The request:
Rewrite all of the data below, swapping "paved path" for "walkway" and changing nothing else.

Material for this exercise:

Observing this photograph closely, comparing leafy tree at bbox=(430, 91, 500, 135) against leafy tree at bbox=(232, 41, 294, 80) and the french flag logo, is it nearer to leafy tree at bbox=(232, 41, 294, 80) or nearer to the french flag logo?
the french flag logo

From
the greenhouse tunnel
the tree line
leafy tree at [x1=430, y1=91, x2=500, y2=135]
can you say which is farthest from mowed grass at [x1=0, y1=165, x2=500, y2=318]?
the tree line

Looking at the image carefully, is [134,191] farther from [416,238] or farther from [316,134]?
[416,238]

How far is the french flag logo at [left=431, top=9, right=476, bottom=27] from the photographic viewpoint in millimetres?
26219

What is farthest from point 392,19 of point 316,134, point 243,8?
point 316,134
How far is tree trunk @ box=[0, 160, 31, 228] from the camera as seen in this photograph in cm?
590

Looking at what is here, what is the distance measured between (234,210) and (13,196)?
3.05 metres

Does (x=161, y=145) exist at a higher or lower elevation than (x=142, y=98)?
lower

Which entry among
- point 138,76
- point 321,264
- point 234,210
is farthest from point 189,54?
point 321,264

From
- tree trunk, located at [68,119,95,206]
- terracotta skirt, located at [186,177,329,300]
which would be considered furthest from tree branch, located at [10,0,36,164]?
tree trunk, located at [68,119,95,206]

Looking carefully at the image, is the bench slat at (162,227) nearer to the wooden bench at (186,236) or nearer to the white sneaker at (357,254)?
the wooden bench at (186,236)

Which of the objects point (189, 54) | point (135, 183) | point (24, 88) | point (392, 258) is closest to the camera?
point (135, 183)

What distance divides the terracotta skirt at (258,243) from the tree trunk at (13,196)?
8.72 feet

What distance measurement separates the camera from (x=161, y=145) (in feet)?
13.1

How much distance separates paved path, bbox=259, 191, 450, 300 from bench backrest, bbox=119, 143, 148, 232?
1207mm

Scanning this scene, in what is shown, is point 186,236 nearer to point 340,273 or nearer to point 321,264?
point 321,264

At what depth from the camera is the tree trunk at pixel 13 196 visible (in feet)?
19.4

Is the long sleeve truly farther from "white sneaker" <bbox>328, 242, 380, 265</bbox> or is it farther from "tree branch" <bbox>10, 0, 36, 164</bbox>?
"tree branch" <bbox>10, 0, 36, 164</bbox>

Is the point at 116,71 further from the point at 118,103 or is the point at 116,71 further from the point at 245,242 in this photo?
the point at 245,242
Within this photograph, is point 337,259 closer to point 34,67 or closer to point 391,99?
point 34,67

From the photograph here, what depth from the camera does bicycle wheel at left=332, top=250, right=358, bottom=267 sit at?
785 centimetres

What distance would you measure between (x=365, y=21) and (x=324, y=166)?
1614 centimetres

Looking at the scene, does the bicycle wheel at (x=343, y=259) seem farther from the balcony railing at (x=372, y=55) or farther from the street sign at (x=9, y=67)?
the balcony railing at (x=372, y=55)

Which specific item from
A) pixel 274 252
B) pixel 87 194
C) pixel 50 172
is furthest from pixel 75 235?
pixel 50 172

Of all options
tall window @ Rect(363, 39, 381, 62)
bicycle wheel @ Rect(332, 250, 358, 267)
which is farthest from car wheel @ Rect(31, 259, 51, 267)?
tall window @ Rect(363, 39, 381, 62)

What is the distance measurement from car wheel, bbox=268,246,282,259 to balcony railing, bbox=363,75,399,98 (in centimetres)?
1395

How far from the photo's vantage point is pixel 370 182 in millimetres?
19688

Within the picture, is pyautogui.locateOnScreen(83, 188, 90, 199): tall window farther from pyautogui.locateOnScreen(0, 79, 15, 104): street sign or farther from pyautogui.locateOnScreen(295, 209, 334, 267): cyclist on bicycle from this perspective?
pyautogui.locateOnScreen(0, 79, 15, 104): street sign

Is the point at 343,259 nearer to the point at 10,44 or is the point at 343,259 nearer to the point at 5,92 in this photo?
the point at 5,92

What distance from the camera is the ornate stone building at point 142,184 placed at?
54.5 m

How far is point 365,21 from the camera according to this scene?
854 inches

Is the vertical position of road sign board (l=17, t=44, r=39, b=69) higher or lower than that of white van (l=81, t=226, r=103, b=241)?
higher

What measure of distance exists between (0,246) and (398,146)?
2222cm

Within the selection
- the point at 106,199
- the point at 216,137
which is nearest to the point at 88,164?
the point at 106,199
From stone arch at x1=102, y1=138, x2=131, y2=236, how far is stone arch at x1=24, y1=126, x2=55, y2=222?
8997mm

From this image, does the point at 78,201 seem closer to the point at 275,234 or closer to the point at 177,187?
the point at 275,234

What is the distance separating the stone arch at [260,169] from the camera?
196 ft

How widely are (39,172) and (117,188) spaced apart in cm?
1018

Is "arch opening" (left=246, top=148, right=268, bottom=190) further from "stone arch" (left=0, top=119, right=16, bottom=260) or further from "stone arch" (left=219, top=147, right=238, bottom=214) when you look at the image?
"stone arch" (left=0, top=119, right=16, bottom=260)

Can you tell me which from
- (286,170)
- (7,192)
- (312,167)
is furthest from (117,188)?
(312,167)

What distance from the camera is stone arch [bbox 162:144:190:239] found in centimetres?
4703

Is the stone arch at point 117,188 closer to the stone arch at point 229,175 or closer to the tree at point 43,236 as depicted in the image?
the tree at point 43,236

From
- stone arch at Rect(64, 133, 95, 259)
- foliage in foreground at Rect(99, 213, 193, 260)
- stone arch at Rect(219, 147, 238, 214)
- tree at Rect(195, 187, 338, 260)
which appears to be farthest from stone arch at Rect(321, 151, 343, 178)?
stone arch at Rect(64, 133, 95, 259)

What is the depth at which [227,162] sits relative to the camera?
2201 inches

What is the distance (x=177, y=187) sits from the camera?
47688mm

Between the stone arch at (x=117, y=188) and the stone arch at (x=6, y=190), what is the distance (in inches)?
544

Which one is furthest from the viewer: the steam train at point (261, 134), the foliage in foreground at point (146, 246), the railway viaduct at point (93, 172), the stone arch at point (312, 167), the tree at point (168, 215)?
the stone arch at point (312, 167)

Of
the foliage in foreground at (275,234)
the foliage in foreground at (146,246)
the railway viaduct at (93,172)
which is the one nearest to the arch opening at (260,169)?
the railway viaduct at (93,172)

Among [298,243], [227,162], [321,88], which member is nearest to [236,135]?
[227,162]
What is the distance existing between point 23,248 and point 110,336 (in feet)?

The completed task:
Observing this photograph closely, comparing leafy tree at bbox=(430, 91, 500, 135) against leafy tree at bbox=(232, 41, 294, 80) and the french flag logo, is it nearer to leafy tree at bbox=(232, 41, 294, 80) or nearer to the french flag logo?
the french flag logo

From
the greenhouse tunnel
the tree line
leafy tree at [x1=430, y1=91, x2=500, y2=135]
can you say which is farthest from mowed grass at [x1=0, y1=165, x2=500, y2=318]?
the tree line

Looking at the image carefully, is [134,191] farther from [416,238] or farther from [316,134]?
[416,238]

How far is the french flag logo at [left=431, top=9, right=476, bottom=27] from the photographic viewpoint in millimetres?
26219

What is farthest from point 392,19 of point 316,134, point 243,8?
point 316,134
How far is tree trunk @ box=[0, 160, 31, 228] from the camera as seen in this photograph in cm?
590

Looking at what is here, what is the distance measured between (234,210) and (13,196)?
3.05 metres

Does (x=161, y=145) exist at a higher or lower elevation than (x=142, y=98)?
lower

Which entry among
- point 138,76
- point 321,264
- point 234,210
is farthest from point 189,54?
point 321,264

From
- tree trunk, located at [68,119,95,206]
- terracotta skirt, located at [186,177,329,300]
which would be considered furthest from tree branch, located at [10,0,36,164]?
tree trunk, located at [68,119,95,206]

Looking carefully at the image, is the bench slat at (162,227) nearer to the wooden bench at (186,236) or nearer to the white sneaker at (357,254)?
the wooden bench at (186,236)

Which of the objects point (189, 54) | point (135, 183) | point (24, 88) | point (392, 258) is closest to the camera?
point (135, 183)

What distance divides the terracotta skirt at (258,243) from the tree trunk at (13,196)?
8.72 feet

What distance measurement separates the camera from (x=161, y=145) (in feet)?
13.1

How much distance separates walkway, bbox=259, 191, 450, 300 from bench backrest, bbox=119, 143, 148, 232?
1207mm

Scanning this scene, in what is shown, is point 186,236 nearer to point 340,273 or nearer to point 321,264?
point 321,264

At what depth from the camera is the tree trunk at pixel 13 196 visible (in feet)?
19.4

Is the long sleeve truly farther from "white sneaker" <bbox>328, 242, 380, 265</bbox> or is it farther from "tree branch" <bbox>10, 0, 36, 164</bbox>?
"tree branch" <bbox>10, 0, 36, 164</bbox>

Is the point at 116,71 further from the point at 118,103 or is the point at 116,71 further from the point at 245,242 in this photo?
the point at 245,242
Within this photograph, is point 337,259 closer to point 34,67 or closer to point 391,99?
point 34,67

From the photograph here, what depth from the camera does bicycle wheel at left=332, top=250, right=358, bottom=267 sit at?
785 centimetres

What distance would you measure between (x=365, y=21) and (x=324, y=166)?
1614 centimetres

Looking at the scene, does the bicycle wheel at (x=343, y=259) seem farther from the balcony railing at (x=372, y=55) or farther from the street sign at (x=9, y=67)?
the balcony railing at (x=372, y=55)

Which specific item from
A) pixel 274 252
B) pixel 87 194
C) pixel 50 172
is furthest from pixel 75 235?
pixel 50 172

Of all options
tall window @ Rect(363, 39, 381, 62)
bicycle wheel @ Rect(332, 250, 358, 267)
which is farthest from car wheel @ Rect(31, 259, 51, 267)?
tall window @ Rect(363, 39, 381, 62)

What is the distance measurement from car wheel, bbox=268,246,282,259 to balcony railing, bbox=363,75,399,98 (in centimetres)?
1395

How far from the photo's vantage point is pixel 370 182 in millimetres?
19688

Within the picture, is pyautogui.locateOnScreen(83, 188, 90, 199): tall window farther from pyautogui.locateOnScreen(0, 79, 15, 104): street sign or farther from pyautogui.locateOnScreen(295, 209, 334, 267): cyclist on bicycle from this perspective?
pyautogui.locateOnScreen(0, 79, 15, 104): street sign

Is the point at 343,259 nearer to the point at 10,44 or is the point at 343,259 nearer to the point at 5,92 in this photo?
the point at 5,92

What distance from the camera is the ornate stone building at point 142,184 placed at?
54.5 m

How far is point 365,21 from the camera according to this scene?
854 inches

Is the vertical position of road sign board (l=17, t=44, r=39, b=69) higher or lower than that of white van (l=81, t=226, r=103, b=241)?
higher

What measure of distance exists between (0,246) and (398,146)?
2222cm

Within the selection
- the point at 106,199
- the point at 216,137
which is nearest to the point at 88,164?
the point at 106,199
From stone arch at x1=102, y1=138, x2=131, y2=236, how far is stone arch at x1=24, y1=126, x2=55, y2=222?
8997mm

From this image, does the point at 78,201 seem closer to the point at 275,234 or closer to the point at 177,187?
the point at 275,234

What is the distance separating the stone arch at [260,169] from the camera?
196 ft

How widely are (39,172) and (117,188) spaced apart in cm?
1018

Is "arch opening" (left=246, top=148, right=268, bottom=190) further from "stone arch" (left=0, top=119, right=16, bottom=260) or further from "stone arch" (left=219, top=147, right=238, bottom=214) when you look at the image?
"stone arch" (left=0, top=119, right=16, bottom=260)

Can you tell me which from
- (286,170)
- (7,192)
- (312,167)
is furthest from (117,188)?
(312,167)

What distance from the camera is stone arch [bbox 162:144:190:239] found in centimetres?
4703

Is the stone arch at point 117,188 closer to the stone arch at point 229,175 or closer to the tree at point 43,236 as depicted in the image?
the tree at point 43,236

From
- stone arch at Rect(64, 133, 95, 259)
- foliage in foreground at Rect(99, 213, 193, 260)
- stone arch at Rect(219, 147, 238, 214)
- tree at Rect(195, 187, 338, 260)
which appears to be farthest from stone arch at Rect(321, 151, 343, 178)?
stone arch at Rect(64, 133, 95, 259)

What is the depth at which [227,162] sits relative to the camera?
2201 inches

What is the distance (x=177, y=187) sits from the camera?
47688mm

Between the stone arch at (x=117, y=188) and the stone arch at (x=6, y=190), what is the distance (in inches)?
544

Which one is furthest from the viewer: the steam train at point (261, 134), the foliage in foreground at point (146, 246), the railway viaduct at point (93, 172), the stone arch at point (312, 167), the tree at point (168, 215)?
the stone arch at point (312, 167)

Of
the foliage in foreground at (275,234)
the foliage in foreground at (146,246)
the railway viaduct at (93,172)
which is the one nearest to the arch opening at (260,169)?
the railway viaduct at (93,172)

Among [298,243], [227,162], [321,88], which member is nearest to [236,135]?
[227,162]
What is the distance existing between point 23,248 and point 110,336 (in feet)?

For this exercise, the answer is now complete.